I will not attempt individual descriptions / comments on all the songs — there is nothing truly ori­ginal or vehemently thought-provoking about most of them — but on the whole, this is a good listen, and although I have encountered opinions that value the first record over the second, I really have no interest in mulling and sussing and mulling and sussing over the Ladies' intro­spective side until it finally «gets to me». They have good, natural pop instincts, and they are well demonstrated — again — on Barenaked Ladies Are Men, and that is why it deserves a thumbs up, albeit a slightly less excited one than in the case of Stunt / Maroon. If anything, splitting their personalities in two just ended up as a transparent demonstration — which of the persona­lities it would be more fun to hang out with, and which one would do better if it never showed its nose out of the dormitory, not ever again.

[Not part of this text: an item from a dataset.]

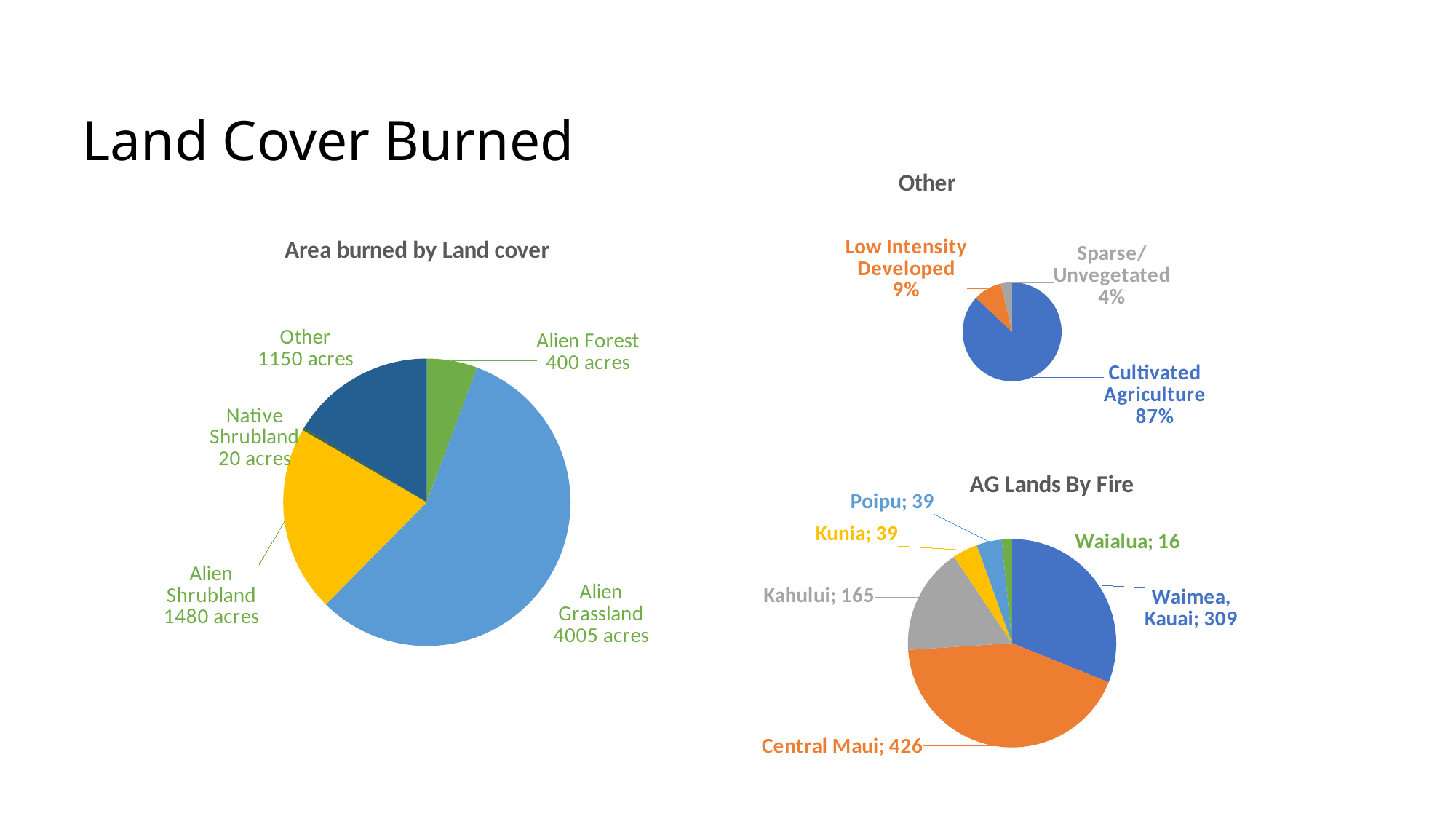
What type of chart is the 'Area burned by Land cover' chart? Pie chart In the 'Other' chart, which is larger: Low Intensity Developed or Sparse/Unvegetated? Low Intensity Developed In the 'Other' chart, which category has the smallest share? Sparse/Unvegetated In the 'AG Lands By Fire' chart, which fire has the highest value? Central Maui In the 'Area burned by Land cover' chart, how many land cover categories are shown? 5 In the 'AG Lands By Fire' chart, what is the value for Kahului? 165 In the 'Area burned by Land cover' chart, how many acres of Alien Grassland were burned? 4005 acres In the 'Area burned by Land cover' chart, which land cover category has the smallest area burned? Native Shrubland In the 'Area burned by Land cover' chart, what is the difference in acres burned between Alien Shrubland and Other? 330 acres In the 'Other' chart, what percentage is Cultivated Agriculture? 87% In the 'AG Lands By Fire' chart, how many fires are shown? 6 In the 'AG Lands By Fire' chart, what is the difference between Central Maui and Waimea, Kauai? 117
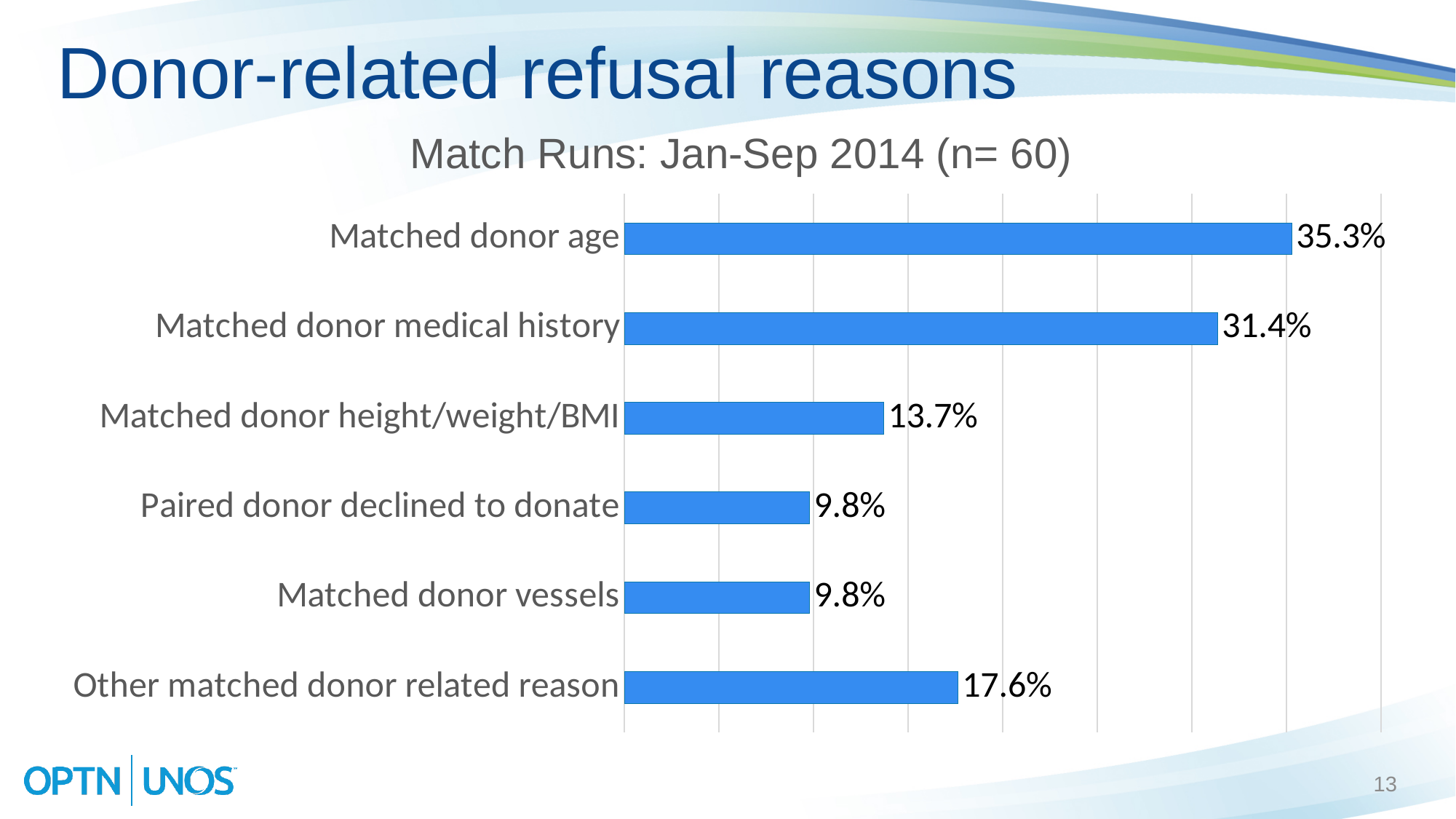
What is the chart's title? Match Runs: Jan-Sep 2014 (n= 60) How many categories are shown in the chart? 6 What is the value for Matched donor age? 35.3% What is the value for Other matched donor related reason? 17.6% What kind of chart is shown on the slide? Bar chart Which is larger, Matched donor height/weight/BMI or Other matched donor related reason? Other matched donor related reason What is the difference between Matched donor age and Matched donor medical history? 3.9% What is the difference between Other matched donor related reason and Matched donor height/weight/BMI? 3.9% What is the value for Matched donor height/weight/BMI? 13.7% Which category has the highest value? Matched donor age What is the value for Matched donor vessels? 9.8% What is the value for Matched donor medical history? 31.4%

Check "Barenaked Ladies Are Men" (CD) on Amazon
Check "Barenaked Ladies Are Men" (MP3) on Amazon

1 comment:

  1. Big improvement over Are Me mainly due to a much better song selection. I'm still not a fan of the production style and it's their least consistant album by far thanks to numerous duds, mainly in the Robertson ballad department (some of which are even lamer than the weak tracks from Pirate Ship if you ask me). But a healthy portion of these songs are decent to great.

    I recommend looking up Steven Page's reworked version of Running Out Of Ink from his solo album A Singer Must Die. He goes even further with the Operatic approach there.

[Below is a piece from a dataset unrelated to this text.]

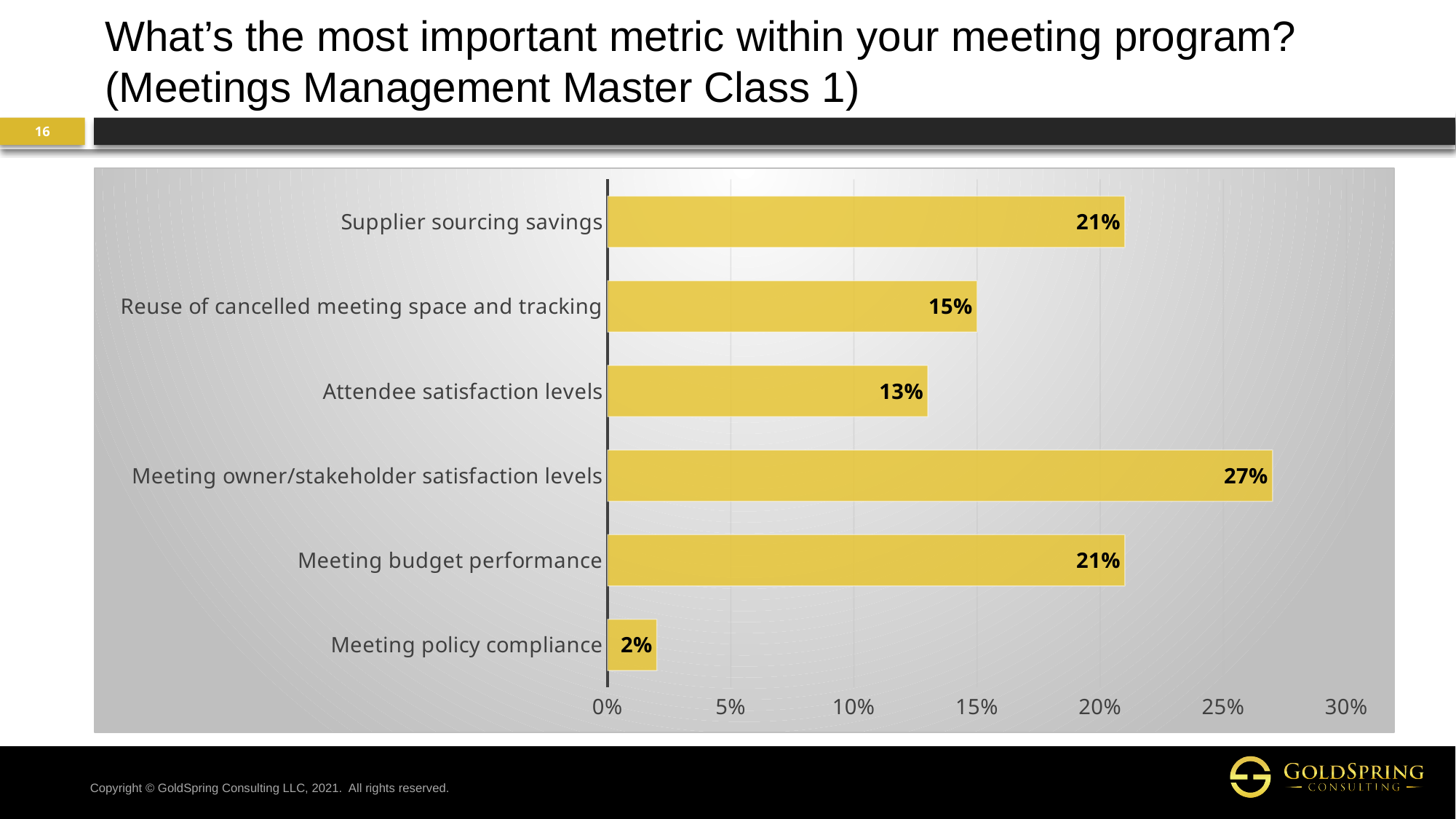
How many metrics are shown in the chart? 6 What percentage is shown for Meeting policy compliance? 2% What percentage is shown for Supplier sourcing savings? 21% What percentage is shown for Reuse of cancelled meeting space and tracking? 15% Which metric has the highest percentage? Meeting owner/stakeholder satisfaction levels What is the difference between Reuse of cancelled meeting space and tracking and Attendee satisfaction levels? 2% Which metric has the lowest percentage? Meeting policy compliance What is the maximum value shown on the horizontal axis? 30% What kind of chart is shown on the slide? Bar chart Which is larger, Reuse of cancelled meeting space and tracking or Attendee satisfaction levels? Reuse of cancelled meeting space and tracking What percentage is shown for Attendee satisfaction levels? 13% What is the difference between Meeting owner/stakeholder satisfaction levels and Meeting budget performance? 6%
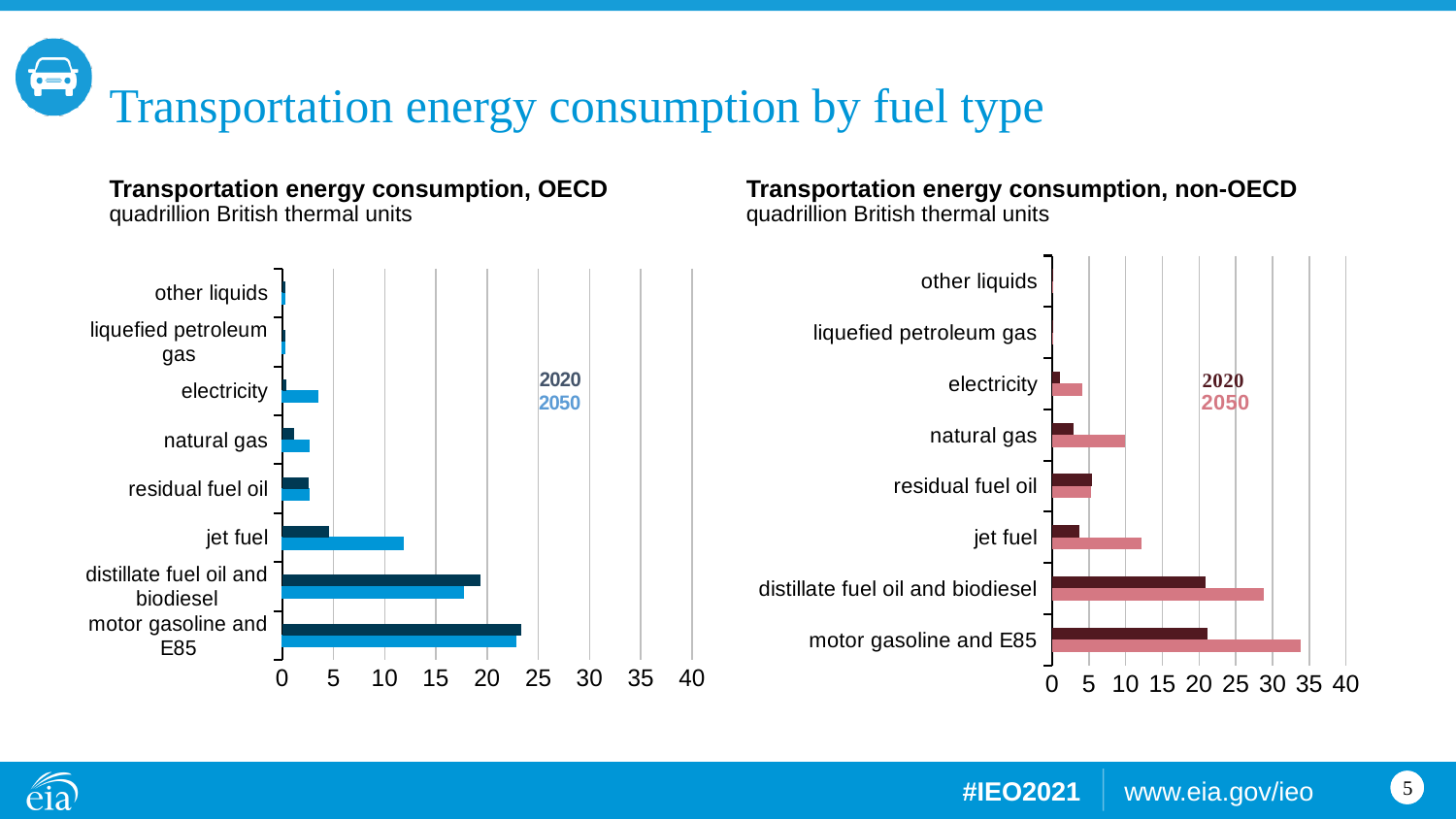
On the 'Transportation energy consumption, non-OECD' chart, is the 2020 value for distillate fuel oil and biodiesel greater or less than 25? less On the 'Transportation energy consumption, OECD' chart, is the 2050 value for electricity greater or less than 5? less On the 'Transportation energy consumption, OECD' chart, which fuel type has the highest 2020 value? motor gasoline and E85 What unit is given in the subtitle of the 'Transportation energy consumption, OECD' chart? quadrillion British thermal units On the 'Transportation energy consumption, non-OECD' chart, which fuel type has the highest 2050 value? motor gasoline and E85 What kind of chart is the 'Transportation energy consumption, OECD' chart? bar chart How many fuel-type categories are shown on the 'Transportation energy consumption, OECD' chart? 8 On the 'Transportation energy consumption, OECD' chart, is the 2050 value for jet fuel greater or less than 10? greater How many series does the legend of the 'Transportation energy consumption, non-OECD' chart list? 2 On the 'Transportation energy consumption, non-OECD' chart, which is larger for natural gas, the 2020 value or the 2050 value? 2050 On the 'Transportation energy consumption, OECD' chart, which is larger for jet fuel, the 2020 value or the 2050 value? 2050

    This is far from my favourite BNL album but it can stick around. Replace some of the lamer tunes with the three or four highlights from Are Me make the album 12 tracks instead of 15 and then this whole double album fiasco could have been nicely avoided.

    It functions decently as the "proper" swan song of classic-era BNL (so to speak), though personally I think the "improper" swan song that would follow thoroughly beats it.